◆ TASK GOAL:
Return, exactly, the line that contains "How large is" together with all lines after it to the end of the entries, and no further lines.

◆ DATA EXCERPTS:
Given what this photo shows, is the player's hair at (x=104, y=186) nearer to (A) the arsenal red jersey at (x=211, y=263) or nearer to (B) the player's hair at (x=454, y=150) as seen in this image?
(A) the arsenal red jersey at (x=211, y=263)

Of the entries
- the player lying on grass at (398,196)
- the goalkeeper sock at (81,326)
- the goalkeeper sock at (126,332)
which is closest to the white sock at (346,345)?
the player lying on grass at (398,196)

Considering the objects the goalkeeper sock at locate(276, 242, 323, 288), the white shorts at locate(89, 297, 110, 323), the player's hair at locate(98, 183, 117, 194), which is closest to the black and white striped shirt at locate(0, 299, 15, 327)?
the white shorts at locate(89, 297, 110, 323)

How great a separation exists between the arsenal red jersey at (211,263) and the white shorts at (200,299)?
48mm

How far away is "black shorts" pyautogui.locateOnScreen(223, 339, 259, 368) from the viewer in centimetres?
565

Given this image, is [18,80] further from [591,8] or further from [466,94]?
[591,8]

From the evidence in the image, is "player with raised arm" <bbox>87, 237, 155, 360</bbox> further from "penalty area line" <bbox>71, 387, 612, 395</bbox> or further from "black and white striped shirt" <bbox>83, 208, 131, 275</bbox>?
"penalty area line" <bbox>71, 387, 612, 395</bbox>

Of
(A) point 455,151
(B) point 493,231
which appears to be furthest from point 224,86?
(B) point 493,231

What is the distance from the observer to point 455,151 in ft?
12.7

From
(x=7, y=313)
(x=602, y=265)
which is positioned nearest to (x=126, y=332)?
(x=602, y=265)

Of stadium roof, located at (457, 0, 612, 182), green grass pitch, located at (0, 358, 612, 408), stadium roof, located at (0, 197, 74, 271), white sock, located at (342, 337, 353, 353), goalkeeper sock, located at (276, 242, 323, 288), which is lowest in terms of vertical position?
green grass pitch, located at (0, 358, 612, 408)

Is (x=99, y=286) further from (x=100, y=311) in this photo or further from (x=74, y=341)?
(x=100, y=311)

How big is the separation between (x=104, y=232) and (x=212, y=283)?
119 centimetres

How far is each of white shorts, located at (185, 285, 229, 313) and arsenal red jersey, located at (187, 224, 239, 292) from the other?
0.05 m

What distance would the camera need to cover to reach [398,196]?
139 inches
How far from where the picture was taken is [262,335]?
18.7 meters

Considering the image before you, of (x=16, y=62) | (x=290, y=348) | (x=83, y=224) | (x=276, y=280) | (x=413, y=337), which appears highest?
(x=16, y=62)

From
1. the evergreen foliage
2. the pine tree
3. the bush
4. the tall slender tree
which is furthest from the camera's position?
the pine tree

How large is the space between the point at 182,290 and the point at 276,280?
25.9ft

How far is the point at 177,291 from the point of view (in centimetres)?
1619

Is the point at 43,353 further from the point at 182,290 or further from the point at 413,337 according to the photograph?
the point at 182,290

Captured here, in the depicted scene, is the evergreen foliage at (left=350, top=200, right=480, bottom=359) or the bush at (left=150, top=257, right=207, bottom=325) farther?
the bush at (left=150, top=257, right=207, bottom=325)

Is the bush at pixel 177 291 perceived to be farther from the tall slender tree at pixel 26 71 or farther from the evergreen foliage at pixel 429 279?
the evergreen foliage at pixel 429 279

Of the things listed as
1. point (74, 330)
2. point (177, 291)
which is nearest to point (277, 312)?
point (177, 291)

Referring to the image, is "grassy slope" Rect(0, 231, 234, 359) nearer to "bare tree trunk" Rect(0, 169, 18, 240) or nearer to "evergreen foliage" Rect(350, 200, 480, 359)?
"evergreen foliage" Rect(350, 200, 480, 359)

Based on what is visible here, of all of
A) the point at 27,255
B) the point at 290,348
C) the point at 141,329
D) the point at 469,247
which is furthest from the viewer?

◆ SOLUTION FOR THIS TASK:
How large is the space between the point at 182,290 and the point at 276,280?
25.9ft

How far is the point at 177,291 from the point of view (in centimetres)?
1619

Is the point at 43,353 further from the point at 182,290 or further from the point at 413,337 according to the photograph?
the point at 182,290

Captured here, in the depicted scene, is the evergreen foliage at (left=350, top=200, right=480, bottom=359) or the bush at (left=150, top=257, right=207, bottom=325) farther?
the bush at (left=150, top=257, right=207, bottom=325)

Is the bush at pixel 177 291 perceived to be farther from the tall slender tree at pixel 26 71 or farther from the evergreen foliage at pixel 429 279?
the evergreen foliage at pixel 429 279

Of the things listed as
1. point (74, 330)
2. point (177, 291)
which is nearest to point (277, 312)?
point (177, 291)

Referring to the image, is "grassy slope" Rect(0, 231, 234, 359) nearer to "bare tree trunk" Rect(0, 169, 18, 240) or nearer to "evergreen foliage" Rect(350, 200, 480, 359)?
"evergreen foliage" Rect(350, 200, 480, 359)

Based on what is visible here, of all of
A) the point at 27,255
B) the point at 290,348
C) the point at 141,329
D) the point at 469,247
which is furthest from the viewer?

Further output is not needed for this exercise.